Compared to inhibitors identified through functional screening, compounds developed via structure-based design typically exhibit greater potency and specificity for their targets. Recently, a novel and potent mitochondrial fission inhibitor, MIDI, has been identified and may represent a promising candidate for mitophagy inhibition [94]. Additionally, new small-molecule compounds have been developed to modulate MFN1/2 activity: MASM7, an activator, and MFI8, an inhibitor [95]. These MFN1/2 modulators enable the temporal and reversible control of mitochondrial fusion, offering a therapeutic strategy for PDAC and a blueprint for developing PINK1/Parkin or BNIP3/NIX-targeted inhibitors.

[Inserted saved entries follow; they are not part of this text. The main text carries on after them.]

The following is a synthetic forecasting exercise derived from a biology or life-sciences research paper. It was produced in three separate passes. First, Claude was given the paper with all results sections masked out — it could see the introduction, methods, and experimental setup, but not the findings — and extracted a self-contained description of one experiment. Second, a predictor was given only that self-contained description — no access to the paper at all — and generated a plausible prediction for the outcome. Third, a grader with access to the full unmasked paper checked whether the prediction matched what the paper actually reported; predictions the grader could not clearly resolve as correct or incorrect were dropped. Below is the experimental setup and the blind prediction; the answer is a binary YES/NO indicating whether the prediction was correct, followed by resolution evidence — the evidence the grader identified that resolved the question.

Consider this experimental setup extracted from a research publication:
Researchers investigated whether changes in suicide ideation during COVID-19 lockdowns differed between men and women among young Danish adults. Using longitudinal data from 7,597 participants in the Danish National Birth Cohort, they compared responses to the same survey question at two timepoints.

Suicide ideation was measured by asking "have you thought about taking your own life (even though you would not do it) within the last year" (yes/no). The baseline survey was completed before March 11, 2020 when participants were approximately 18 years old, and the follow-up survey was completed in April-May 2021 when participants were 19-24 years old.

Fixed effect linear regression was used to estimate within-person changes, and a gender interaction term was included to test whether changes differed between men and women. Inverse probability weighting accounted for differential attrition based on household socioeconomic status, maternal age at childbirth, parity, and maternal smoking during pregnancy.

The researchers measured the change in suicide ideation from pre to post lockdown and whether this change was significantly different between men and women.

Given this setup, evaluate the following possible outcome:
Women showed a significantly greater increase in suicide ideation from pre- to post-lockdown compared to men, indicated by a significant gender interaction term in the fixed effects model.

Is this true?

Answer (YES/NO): NO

Blocking autophagosome and autolysosome formation
Once damaged mitochondria are recognized and tagged, a double-membrane structure known as the autophagosome, mediated by LC3 and other autophagy-related proteins, encapsulates them. Subsequently, the autophagosome matures through fusion with a lysosome to form an autolysosome, which then degrades the engulfed mitochondria. PI3K inhibitors, such as 3-methyladenine (3-MA), wortmannin, and LY294002, target autophagy by inhibiting Vps34, a component of class III PI3K, thereby blocking the formation of autophagosomes [96]. However, these inhibitors are not used clinically because they have a broad range of activity, high toxicity, and potential off-target effects, which complicate their therapeutic application. Currently, chloroquine (CQ) and hydroxychloroquine (HCQ) are the most established autophagy inhibitors utilized in clinical settings. They function by inhibiting the formation of autolysosomes and are favored due to their well-defined safety profiles and established dosing regimens [97, 98].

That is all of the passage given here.